You are running a few programs which could use large amounts of memory. Some things you could look at include.
- Poorly programmed applications running under
apache2
can leak memory. You should see the memory size increase when this happens. You can tune apache2 to recycle children after a certain number of uses by settingMaxRequestsPerChild
to 100 or so. If this resolves the problem, then you need to resolve the leak. I would watch this first. - MySQL may try to load data into memory. If you have a lot of data in memory this may cause some thrashing, but should not be as dramatic as you are seeing.
- If you have a large
tmpfs
file system mounted, then you may leak memory if files are not deleted when used. Large long lived files can also be a problem. - If the problem is occurs at roughly the same time of day, you may have a scheduled program which is leaking memory.

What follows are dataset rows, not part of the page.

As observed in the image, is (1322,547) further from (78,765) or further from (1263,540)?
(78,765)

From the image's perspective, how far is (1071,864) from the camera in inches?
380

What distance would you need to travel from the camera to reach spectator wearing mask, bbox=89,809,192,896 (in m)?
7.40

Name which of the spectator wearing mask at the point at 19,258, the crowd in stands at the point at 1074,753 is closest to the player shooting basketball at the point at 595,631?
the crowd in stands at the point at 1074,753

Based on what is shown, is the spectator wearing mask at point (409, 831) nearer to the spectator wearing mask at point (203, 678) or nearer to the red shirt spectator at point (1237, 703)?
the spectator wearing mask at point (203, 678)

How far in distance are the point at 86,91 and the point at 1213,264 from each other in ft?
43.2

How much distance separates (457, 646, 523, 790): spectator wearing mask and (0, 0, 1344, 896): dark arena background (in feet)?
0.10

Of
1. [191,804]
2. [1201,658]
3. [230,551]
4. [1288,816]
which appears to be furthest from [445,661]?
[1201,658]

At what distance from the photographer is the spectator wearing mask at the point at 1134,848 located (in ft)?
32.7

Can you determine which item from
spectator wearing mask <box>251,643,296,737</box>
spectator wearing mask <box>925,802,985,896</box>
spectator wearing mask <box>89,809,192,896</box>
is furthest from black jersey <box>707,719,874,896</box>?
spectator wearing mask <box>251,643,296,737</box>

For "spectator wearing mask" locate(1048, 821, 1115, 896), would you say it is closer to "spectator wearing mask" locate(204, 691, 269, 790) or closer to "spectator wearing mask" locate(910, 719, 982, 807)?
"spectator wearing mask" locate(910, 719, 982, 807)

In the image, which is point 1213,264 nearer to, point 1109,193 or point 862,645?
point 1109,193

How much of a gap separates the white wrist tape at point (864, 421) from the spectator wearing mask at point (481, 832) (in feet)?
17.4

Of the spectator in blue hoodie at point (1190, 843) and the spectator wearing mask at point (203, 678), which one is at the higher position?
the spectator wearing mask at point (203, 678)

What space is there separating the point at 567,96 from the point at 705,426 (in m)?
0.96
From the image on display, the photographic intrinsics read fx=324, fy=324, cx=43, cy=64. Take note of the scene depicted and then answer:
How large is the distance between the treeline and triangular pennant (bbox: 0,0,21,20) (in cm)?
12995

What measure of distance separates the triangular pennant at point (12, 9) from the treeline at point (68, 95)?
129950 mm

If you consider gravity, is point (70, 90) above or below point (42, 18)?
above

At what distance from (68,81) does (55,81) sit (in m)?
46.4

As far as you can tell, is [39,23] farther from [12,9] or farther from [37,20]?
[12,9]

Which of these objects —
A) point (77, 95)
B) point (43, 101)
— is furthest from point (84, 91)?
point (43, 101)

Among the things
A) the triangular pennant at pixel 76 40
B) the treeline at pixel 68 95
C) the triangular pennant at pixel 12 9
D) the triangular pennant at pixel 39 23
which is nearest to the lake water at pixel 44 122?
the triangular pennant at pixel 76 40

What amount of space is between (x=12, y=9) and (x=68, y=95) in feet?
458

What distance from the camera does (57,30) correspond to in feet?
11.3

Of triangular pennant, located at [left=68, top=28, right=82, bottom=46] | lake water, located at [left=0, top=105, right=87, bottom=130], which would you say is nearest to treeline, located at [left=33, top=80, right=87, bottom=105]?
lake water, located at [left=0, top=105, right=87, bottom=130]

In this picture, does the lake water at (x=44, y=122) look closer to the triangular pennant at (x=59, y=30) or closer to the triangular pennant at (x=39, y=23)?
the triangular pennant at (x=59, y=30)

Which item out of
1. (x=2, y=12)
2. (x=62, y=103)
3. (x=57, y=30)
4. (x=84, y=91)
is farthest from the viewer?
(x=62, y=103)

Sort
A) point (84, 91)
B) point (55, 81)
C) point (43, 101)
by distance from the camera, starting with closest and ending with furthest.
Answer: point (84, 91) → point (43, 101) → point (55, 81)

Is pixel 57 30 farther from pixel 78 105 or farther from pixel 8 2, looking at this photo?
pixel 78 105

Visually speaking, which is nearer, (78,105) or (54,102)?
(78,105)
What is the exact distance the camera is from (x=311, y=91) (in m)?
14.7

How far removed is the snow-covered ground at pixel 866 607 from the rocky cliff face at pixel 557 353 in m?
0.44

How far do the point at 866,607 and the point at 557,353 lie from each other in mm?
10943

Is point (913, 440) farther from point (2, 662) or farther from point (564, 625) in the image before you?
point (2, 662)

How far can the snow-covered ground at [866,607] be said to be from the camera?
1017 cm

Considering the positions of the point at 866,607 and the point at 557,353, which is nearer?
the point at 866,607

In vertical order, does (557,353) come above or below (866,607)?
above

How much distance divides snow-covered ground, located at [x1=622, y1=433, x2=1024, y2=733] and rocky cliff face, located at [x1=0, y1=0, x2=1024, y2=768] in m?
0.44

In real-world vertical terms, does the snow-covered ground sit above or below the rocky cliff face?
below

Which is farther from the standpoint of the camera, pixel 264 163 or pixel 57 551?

- If you have a program that allocates shared memory, but does not release it before exiting, you will have a relatively invisible memory leak. If the shared memory is locked in memory, then it may force swapping. The amount of available shared memory is typically relatively limited.
- The liquidsoap+icecast bundle could run into buffering issues that use memory. I haven't used this combination, so I am not sure how this would appear.
Normal memory usage: Free memory is not something you want a lot of. If your system has been up for a long time and has a lot of free memory something is wrong. Every time you read or write a file, the blocks will go into the buffer cache. This will reduce your free memory, and is a good thing. The system will keep enough free space to start a few programs without looking elsewhere for memory. As many programs run quickly, their memory will be returned to the free pool when they stop running.
When you read a file that is in buffer cache, no disk access is required and the read is resolved from the buffer cache. Writes use a similar mechanism. If your system needs memory, the buffer cache is one of the first places that is used. Most buffers can be released immediately.
If you have a memory leak, you will see free memory and buffers both begin to shrink. This is still not a severe problem, as the leaked memory should eventually be moved to swap space. Your system will still run fine until you fill the swap space, and draw down the remaining free space to the point programs can't be started. It is typical that a small amount of swap space may be used.
Solution 2:
You can use this command to see the top 10 applications regarding RAM usage:
ps -A --sort -rss -o comm,pmem | head -n 11
Sometimes this command helps you if many sub processes have been generated:
ps auxf
This way you can see which processes belong together.
Solution 3:
Nothing is really using that memory in terms of applications.
You need to deduct the 'cached' value which represents the page cache to get a better idea as to what your actual memory usage is in terms of program usage.
Basically this is good memory management and this is ideally what you want.